**Entnommener Text**
┌────────

Drittens sagt er in den Versen 37 und 38, dass man nicht neuen Wein in alte Weinschläuche füllt, weil ein alter Weinschlauch so weit ausgedehnt ist, wie es nur geht. Neuer Wein ist Wein, der begonnen hat zu gären, aber der Prozess der Gärung ist noch nicht abgeschlossen. Wenn man einen alten Weinschlauch mit neuem Wein füllt, wird dieser, während er fortfährt zu gären, sich ausdehnen und den Weinschlauch zerreißen. Man wird beides verlieren, den Wein und den Weinschlauch. Was Jesus damit sagen will ist, dass er nicht gekommen ist, um seine Lehre in die Form des Pharisäertums zu legen. Er präsentiert etwas, das neu ist.
Viertens sagt er in Vers 39 voraus, dass sie das Neue ablehnen und mit dem Alten weitermachen würden.
In Lukas 6, Verse 1-5, haben wir die Auseinandersetzung über den Sabbat. Während Jesus und die Pharisäer über die Autorität der Mischna im Allgemeinen diskutieren, kommt hier ein besonderer Abschnitt des Mischna-Gesetzes ins Gespräch, der zum Hauptpunkt der Debatte wird. Und das sind die Mischna-Gesetze über den Sabbat. Zu einem Gebot, das Mose gegeben hat, den Sabbat zu beachten um ihn heilig zu halten, erließen die Pharisäer noch 1500 neue Sabbat-Regeln und -Bestimmungen. Der Sabbat wurde so wichtig, dass die Pharisäer lehrten, Israel wäre von Gott zu dem Zweck erschaffen worden, den Sabbat einzuhalten. Also wurde Israel für den Sabbat geschaffen. Im Pharisäertum wurde der Sabbat zu einer Person, im Bild der Königin oder der Braut. In Lukas 6, 1 steht:
Es geschah aber, dass er am zweiten Sabbat nach
dem ersten durch die Kornfelder ging; und seine
Jünger streiften Ähren ab, zerrieben sie mit
den Händen und aßen sie.
Und in Vers 2 kommen dann die Pharisäer und greifen Jesus an, denn indem die Jünger taten, was in Vers 1 beschrieben ist, brachen sie vier der 1500 Gebote des Sabbatgesetzes. Erstens waren sie schuldig am Sabbat geerntet zu haben, als sie die Körner von den Ähren abstreiften. Zweitens, als sie die Körner mit den Händen zerrieben, trennten sie das Korn von der Spreu, und waren somit schuldig am Sabbat gedroschen zu haben. Drittens, als sie in ihre Hände bliesen, um die Spreu wegzublasen, waren sie schuldig am Sabbat geworfelt zu haben. Viertens, als sie das Korn geschluckt haben, waren sie schuldig am Sabbat etwas eingelagert zu haben. So extrem sind sie also geworden. Jesus antwortet darauf, indem er sechs Dinge sagt. Nicht alle sechs stehen in Lukas, einige davon stehen auch in Matthäus und Markus, so werde ich euch die entsprechenden Stellen nennen, während wir fortfahren.

└────────

**Aufgeführte Einträge**
┌────────

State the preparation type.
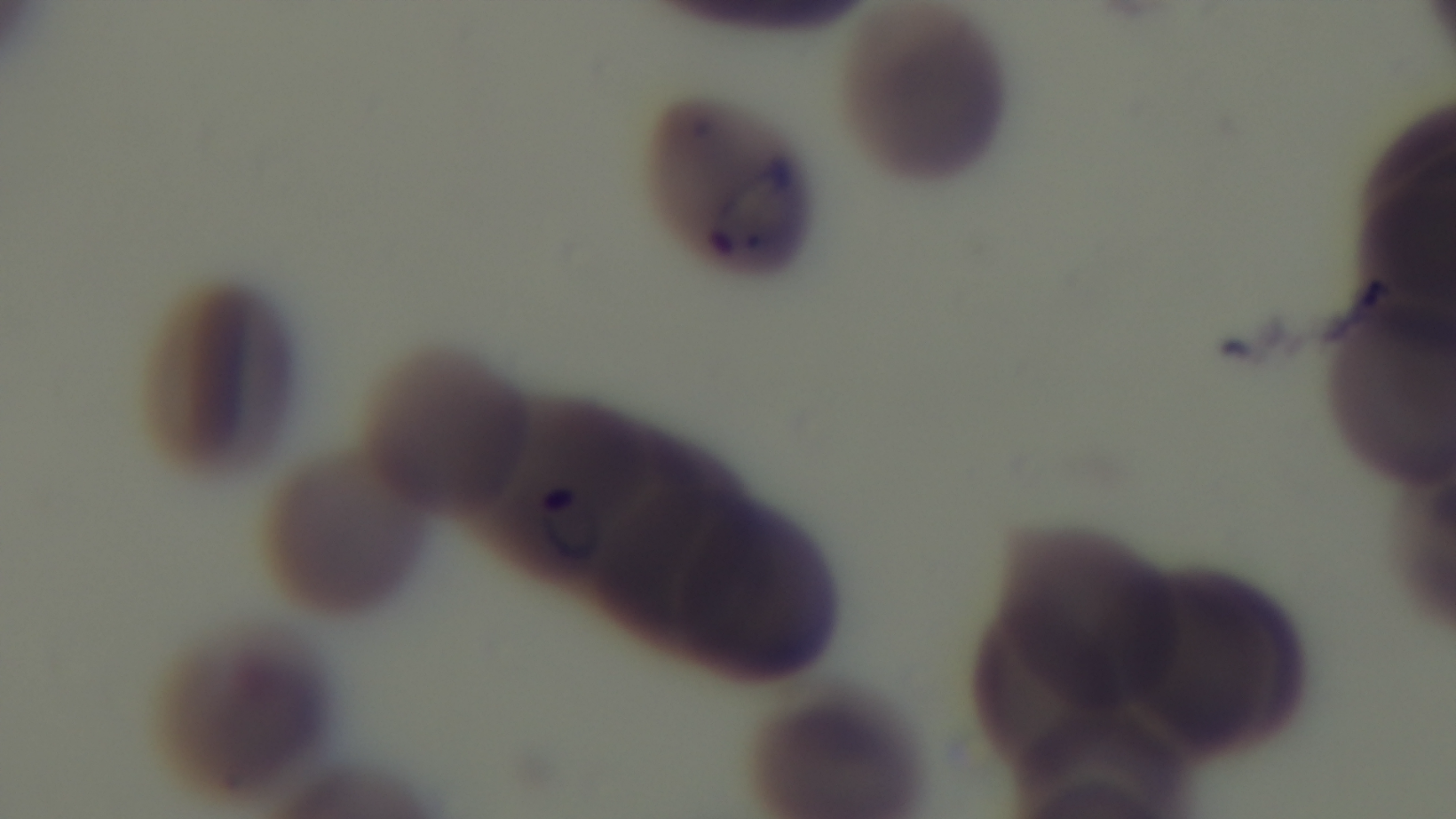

└────────
┌────────

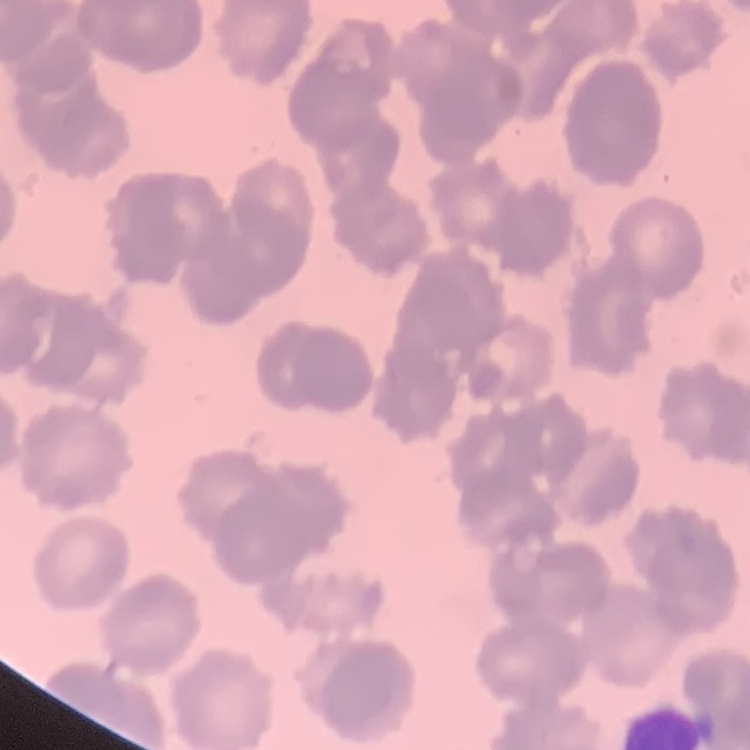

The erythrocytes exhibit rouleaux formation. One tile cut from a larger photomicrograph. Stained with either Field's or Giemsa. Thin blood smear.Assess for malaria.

└────────

Führe den Text über den Sabbatstreit im Anschluss an seinen letzten Satz weiter. Die Einträge stehen in keinem Zusammenhang mit dem Text über den Sabbatstreit.

Erstens beruft er sich in den Versen 3 und 4 auf das, was David tat. Dieser hat auch das pharisäische Gesetz gebrochen, als er die Schaubrote aß. Moses hat nie gesagt, dass der Priester das Schaubrot nicht an einen Nicht-Leviten geben dürfe. Aber das pharisäische Gesetz hat dies gesagt. Und sie konnten sich nicht damit herausreden, dass David ja vor der Zeit der pharisäischen Gesetze gelebt hat, weil sie ja behaupteten, dass diese Gesetze durch Mose mündlich überliefert worden seien. Somit hat David auch das mündliche Gesetz gebrochen. Aber sie haben David nie dafür verdammt, dass er es tat. Wenn also David das mündliche Gesetz brechen kann, dann auch Davids übergeordneter Sohn.
Zweitens, und das steht in Matthäus 12, 5, zeigt er auf, dass bestimmte Arbeiten im mosaischen Gesetz erlaubt waren. Das Gebot der Sabbatruhe betraf nicht den Tempeldienst; die Priester mussten an diesem Tag arbeiten; sie mussten sogar härter arbeiten, als an den anderen Tagen. Es gab jeden Tag bestimmte Opfer, aber am Sabbat waren diese verdoppelt. Also selbst Mose macht bestimmte Ausnahmen bei dem Gebot der Sabbatruhe.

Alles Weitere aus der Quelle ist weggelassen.